[Data Boundary: Start]
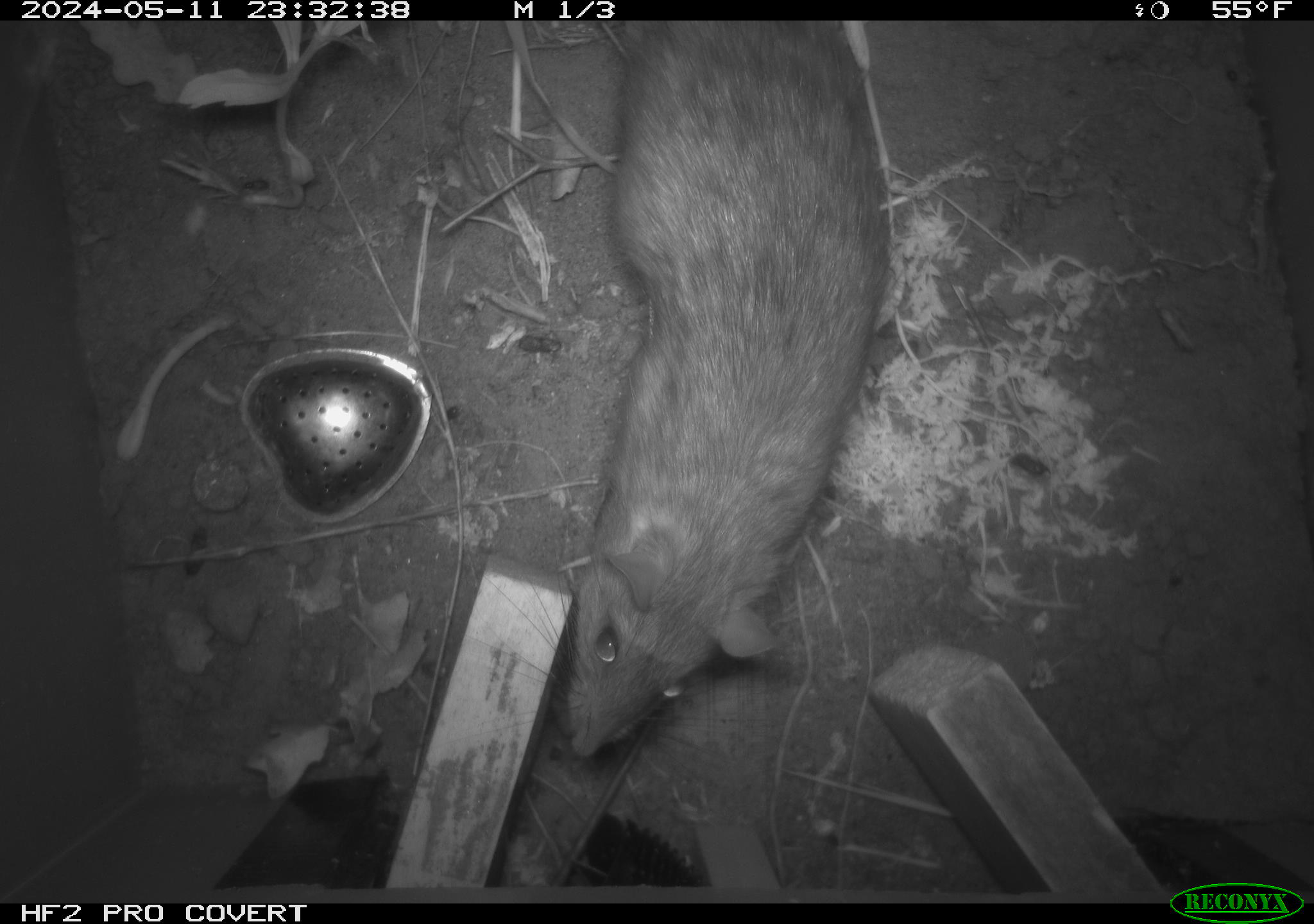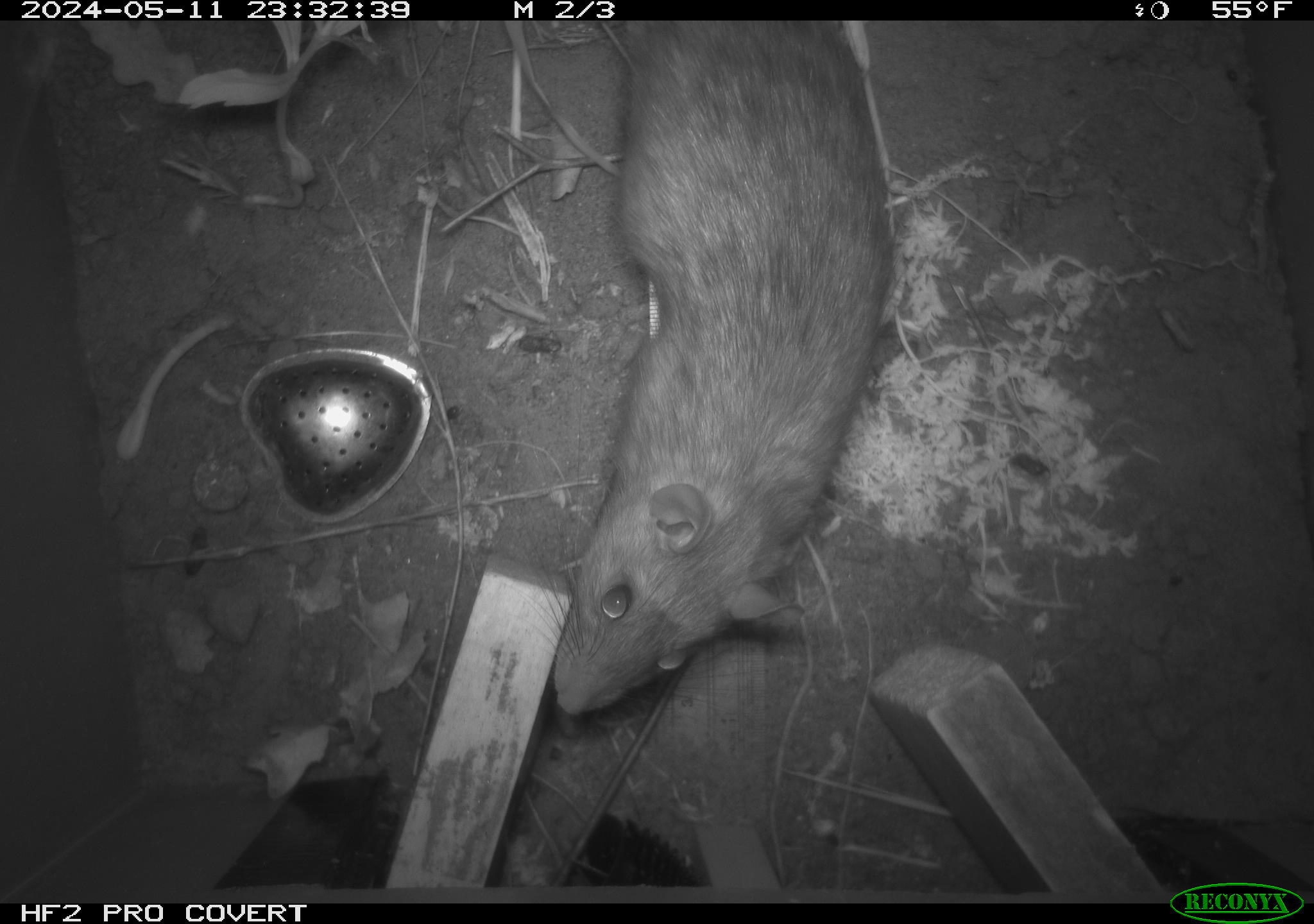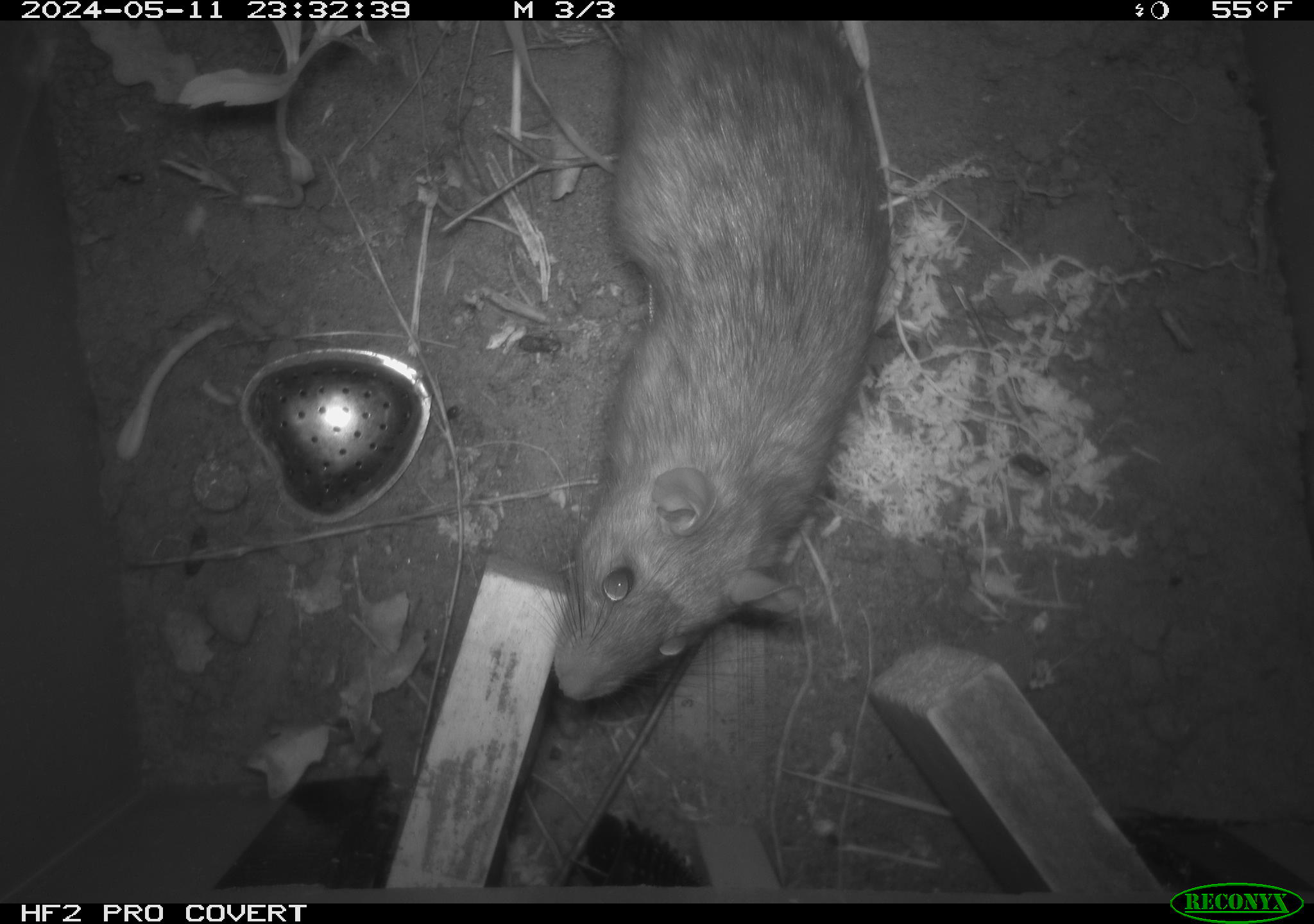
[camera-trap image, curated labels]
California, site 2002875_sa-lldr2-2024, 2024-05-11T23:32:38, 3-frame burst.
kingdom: Animalia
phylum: Chordata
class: Mammalia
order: Rodentia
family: Muridae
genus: Rattus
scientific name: Rattus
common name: rat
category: rattus species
Rattus species (rat) (Rattus).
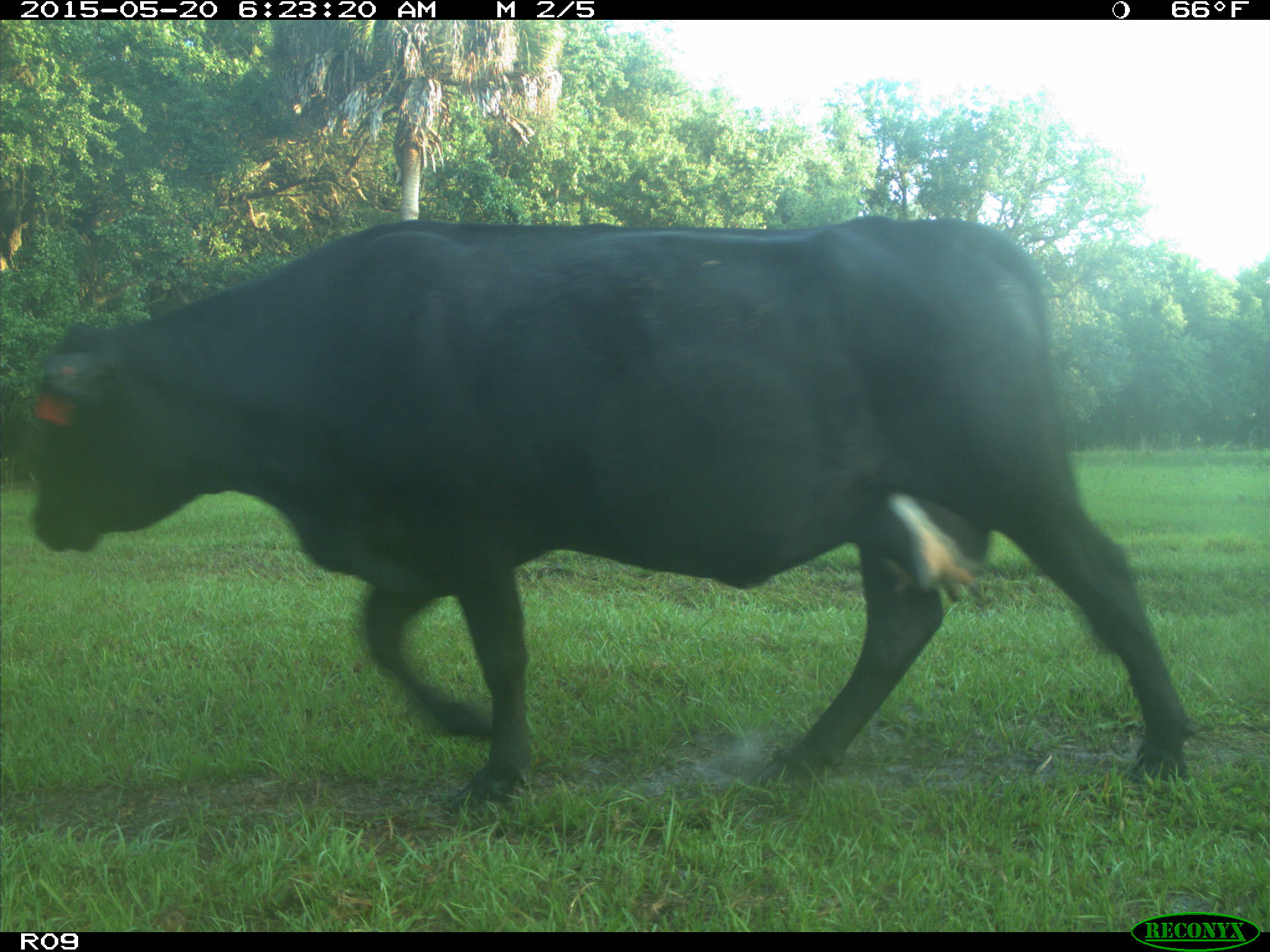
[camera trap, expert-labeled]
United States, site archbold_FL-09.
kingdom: Animalia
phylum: Chordata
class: Mammalia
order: Artiodactyla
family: Bovidae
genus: Bos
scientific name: Bos taurus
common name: domestic cow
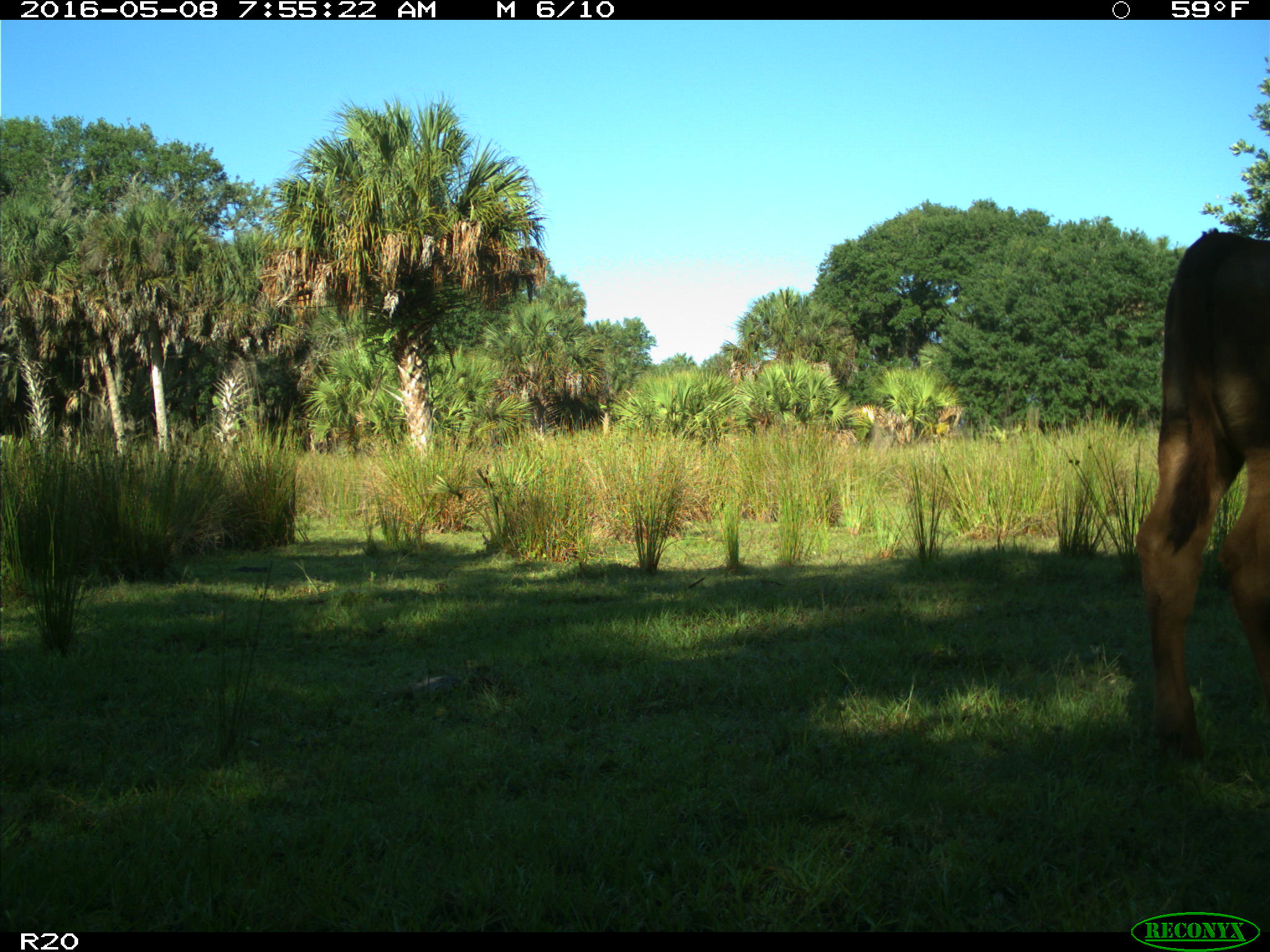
[Data Boundary: End]
Problem statement:
Print out the whole listing word for word. Leave the pictures out.

Solution to this task:
[camera-trap image, curated labels]
California, site 2002875_sa-lldr2-2024, 2024-05-11T23:32:38, 3-frame burst.
kingdom: Animalia
phylum: Chordata
class: Mammalia
order: Rodentia
family: Muridae
genus: Rattus
scientific name: Rattus
common name: rat
category: rattus species
Rattus species (rat) (Rattus).
[camera trap, expert-labeled]
United States, site archbold_FL-09.
kingdom: Animalia
phylum: Chordata
class: Mammalia
order: Artiodactyla
family: Bovidae
genus: Bos
scientific name: Bos taurus
common name: domestic cow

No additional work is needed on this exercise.